Przewracam oczami. Dobrze, że jeszcze mózgu nie zapomniała. Wcale by mnie to nie zdziwiło, bo u niej zapominalstwo to pierwsza cecha na liście wad. Jest ich oczywiście więcej, ale akceptuję ją taką, jaka jest. Poza tym ja też nie jestem idealna.

– Co jest? – pytam, gdy zbyt długo milczy.
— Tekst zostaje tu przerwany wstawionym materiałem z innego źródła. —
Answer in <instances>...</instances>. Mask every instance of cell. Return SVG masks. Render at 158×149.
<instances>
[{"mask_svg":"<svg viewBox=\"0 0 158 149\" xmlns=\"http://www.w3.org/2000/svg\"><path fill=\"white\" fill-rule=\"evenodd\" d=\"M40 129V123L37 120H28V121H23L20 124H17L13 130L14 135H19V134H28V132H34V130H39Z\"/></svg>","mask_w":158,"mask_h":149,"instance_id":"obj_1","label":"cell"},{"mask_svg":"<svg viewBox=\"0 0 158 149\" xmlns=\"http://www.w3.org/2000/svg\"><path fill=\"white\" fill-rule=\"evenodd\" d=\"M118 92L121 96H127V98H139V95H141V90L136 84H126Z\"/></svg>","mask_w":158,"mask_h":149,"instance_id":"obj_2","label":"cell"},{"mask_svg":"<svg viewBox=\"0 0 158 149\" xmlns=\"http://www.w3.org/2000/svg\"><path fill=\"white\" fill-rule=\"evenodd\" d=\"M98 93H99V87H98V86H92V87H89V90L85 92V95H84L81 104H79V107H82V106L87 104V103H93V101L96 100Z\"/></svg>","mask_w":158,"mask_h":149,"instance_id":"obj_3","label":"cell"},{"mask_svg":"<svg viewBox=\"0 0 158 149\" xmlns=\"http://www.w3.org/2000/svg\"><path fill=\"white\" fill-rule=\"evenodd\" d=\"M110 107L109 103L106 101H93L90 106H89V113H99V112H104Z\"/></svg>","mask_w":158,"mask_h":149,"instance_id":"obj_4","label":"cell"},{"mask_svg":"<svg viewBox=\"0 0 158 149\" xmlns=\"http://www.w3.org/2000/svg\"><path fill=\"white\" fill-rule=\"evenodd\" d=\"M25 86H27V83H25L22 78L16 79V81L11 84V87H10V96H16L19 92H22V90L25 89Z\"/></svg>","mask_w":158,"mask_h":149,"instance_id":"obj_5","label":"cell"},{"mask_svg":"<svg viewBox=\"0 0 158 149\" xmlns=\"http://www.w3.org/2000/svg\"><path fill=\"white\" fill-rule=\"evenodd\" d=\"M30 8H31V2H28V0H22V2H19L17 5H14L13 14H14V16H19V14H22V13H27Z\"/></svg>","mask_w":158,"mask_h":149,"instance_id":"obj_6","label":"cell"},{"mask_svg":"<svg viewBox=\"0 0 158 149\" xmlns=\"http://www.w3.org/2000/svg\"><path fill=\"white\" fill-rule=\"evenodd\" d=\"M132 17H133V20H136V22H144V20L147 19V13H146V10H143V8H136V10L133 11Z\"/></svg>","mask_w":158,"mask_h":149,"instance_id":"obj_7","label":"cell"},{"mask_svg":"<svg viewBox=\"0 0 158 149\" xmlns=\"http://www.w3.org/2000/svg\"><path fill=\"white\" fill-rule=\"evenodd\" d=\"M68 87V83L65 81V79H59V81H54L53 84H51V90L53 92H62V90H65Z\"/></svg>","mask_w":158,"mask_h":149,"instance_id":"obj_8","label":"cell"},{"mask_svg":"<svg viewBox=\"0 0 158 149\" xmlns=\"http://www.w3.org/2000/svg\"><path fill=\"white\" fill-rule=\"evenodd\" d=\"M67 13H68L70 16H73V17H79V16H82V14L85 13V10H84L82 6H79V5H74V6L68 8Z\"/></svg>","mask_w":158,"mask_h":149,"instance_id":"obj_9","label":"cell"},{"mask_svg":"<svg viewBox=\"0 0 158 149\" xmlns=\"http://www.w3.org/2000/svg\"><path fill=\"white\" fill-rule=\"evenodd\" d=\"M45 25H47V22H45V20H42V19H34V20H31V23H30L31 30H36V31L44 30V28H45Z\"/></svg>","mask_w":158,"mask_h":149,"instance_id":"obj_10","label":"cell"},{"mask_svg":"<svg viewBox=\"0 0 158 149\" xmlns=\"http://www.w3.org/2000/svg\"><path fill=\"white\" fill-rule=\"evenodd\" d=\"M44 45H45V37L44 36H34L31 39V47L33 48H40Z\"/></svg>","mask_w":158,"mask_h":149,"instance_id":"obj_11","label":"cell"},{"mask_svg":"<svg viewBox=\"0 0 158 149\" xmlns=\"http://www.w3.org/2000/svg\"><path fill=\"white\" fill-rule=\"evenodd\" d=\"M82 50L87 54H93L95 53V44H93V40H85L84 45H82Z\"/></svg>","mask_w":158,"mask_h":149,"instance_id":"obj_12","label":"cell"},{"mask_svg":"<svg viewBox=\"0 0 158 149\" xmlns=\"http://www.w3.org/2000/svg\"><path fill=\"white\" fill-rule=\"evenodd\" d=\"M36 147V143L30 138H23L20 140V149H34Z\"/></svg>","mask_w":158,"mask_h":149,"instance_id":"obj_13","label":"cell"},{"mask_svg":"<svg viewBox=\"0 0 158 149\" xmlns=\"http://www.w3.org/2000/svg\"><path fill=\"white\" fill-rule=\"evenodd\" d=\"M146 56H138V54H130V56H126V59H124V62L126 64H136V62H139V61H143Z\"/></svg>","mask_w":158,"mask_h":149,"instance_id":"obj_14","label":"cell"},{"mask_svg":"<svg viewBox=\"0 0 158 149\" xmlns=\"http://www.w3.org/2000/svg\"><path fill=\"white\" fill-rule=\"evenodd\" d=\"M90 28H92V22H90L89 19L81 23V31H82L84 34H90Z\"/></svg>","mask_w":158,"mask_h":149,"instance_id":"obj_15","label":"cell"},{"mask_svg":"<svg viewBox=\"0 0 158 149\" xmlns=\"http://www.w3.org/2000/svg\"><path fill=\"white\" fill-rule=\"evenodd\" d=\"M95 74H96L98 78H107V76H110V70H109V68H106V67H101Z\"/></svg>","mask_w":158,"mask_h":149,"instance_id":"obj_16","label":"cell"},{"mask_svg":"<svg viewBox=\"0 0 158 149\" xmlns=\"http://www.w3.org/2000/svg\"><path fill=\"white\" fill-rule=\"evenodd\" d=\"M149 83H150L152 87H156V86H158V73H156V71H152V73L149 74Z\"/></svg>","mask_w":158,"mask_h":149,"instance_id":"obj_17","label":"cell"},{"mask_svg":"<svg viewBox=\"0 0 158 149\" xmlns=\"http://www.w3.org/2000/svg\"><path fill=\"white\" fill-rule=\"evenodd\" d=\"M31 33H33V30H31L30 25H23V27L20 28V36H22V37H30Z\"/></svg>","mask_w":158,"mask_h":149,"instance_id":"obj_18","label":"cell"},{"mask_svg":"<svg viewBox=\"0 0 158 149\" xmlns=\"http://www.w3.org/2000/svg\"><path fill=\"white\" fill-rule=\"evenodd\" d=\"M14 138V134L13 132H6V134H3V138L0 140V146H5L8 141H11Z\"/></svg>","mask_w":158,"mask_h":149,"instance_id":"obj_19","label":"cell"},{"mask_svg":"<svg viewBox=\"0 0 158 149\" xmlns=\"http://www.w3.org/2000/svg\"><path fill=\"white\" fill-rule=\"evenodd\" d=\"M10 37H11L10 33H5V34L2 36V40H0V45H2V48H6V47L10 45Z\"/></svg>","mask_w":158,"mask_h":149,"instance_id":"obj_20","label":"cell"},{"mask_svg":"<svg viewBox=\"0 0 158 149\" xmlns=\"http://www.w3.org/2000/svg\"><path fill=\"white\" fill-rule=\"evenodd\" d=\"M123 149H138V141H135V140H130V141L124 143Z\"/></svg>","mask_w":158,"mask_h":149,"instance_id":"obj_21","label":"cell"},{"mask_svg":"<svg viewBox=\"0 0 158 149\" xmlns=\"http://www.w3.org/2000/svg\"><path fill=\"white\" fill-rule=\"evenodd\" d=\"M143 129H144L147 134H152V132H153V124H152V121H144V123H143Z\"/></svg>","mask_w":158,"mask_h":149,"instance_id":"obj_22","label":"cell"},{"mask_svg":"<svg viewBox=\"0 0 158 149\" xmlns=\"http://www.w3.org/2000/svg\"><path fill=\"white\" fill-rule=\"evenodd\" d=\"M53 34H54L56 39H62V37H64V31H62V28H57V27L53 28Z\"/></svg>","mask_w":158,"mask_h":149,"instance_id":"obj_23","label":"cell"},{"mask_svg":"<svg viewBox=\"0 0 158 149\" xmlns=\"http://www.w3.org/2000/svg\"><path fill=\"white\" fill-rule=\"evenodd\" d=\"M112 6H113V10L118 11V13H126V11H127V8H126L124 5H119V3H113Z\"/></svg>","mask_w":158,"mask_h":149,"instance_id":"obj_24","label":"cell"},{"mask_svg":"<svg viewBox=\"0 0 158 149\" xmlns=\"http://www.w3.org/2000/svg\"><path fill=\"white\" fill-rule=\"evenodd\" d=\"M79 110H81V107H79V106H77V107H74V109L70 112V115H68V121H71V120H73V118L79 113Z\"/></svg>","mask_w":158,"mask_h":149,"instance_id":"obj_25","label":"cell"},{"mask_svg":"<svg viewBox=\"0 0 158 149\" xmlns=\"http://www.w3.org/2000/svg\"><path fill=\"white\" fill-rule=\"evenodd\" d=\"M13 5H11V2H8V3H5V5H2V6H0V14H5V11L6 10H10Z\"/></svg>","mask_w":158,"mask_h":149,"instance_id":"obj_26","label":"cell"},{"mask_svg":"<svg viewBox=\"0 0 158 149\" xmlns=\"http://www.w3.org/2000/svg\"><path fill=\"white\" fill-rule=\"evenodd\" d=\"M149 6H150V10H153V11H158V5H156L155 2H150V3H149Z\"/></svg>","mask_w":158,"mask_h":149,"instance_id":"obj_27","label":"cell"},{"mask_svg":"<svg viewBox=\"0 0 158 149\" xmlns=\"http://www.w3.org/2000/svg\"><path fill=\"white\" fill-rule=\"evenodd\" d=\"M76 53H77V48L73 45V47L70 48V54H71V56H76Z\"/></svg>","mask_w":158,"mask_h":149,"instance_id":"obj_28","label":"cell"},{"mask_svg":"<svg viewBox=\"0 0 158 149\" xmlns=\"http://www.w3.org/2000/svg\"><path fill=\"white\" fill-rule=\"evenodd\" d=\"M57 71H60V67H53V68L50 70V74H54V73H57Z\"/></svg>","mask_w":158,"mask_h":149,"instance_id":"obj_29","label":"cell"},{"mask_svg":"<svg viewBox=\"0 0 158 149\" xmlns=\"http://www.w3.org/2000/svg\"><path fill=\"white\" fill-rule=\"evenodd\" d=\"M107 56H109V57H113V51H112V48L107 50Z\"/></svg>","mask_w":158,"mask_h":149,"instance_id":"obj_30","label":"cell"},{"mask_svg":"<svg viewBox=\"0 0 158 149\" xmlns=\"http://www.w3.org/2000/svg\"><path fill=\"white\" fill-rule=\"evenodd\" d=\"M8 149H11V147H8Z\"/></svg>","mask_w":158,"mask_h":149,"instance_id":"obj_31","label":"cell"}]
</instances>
Przenosi na mnie swoje niebieskie tęczówki. Widzę, jak przełyka ślinę, zanim powie cokolwiek. Wygląda na wystraszoną. Przekrzywiam głowę, czekając na wyjaśnienia. Jej nagła zmiana nastawienia lekko mnie dziwi.

– Alan tutaj jest.

Prostuję się instynktownie. Teraz to ja jestem przerażona. Szukam go w tłumie, jednak po chwili stwierdzam, że przecież mnie to nie obchodzi. Ten człowiek już nie powinien dla mnie istnieć.

– Jesteś pewna? – dopytuję, mając nadzieję, że jest w błędzie.

Jeszcze jego mi tutaj brakowało. A tak dobrze mi szło, aby pogodzić się z naszym rozstaniem. Nie mogę żyć przeszłością. Jeśli się spotkamy, muszę być gotowa, by się przywitać – z czystej uprzejmości i honoru. Nie żywię urazy, że nam nie wyszło. Najwidoczniej tak musiało być i życie ma wobec nas inne plany.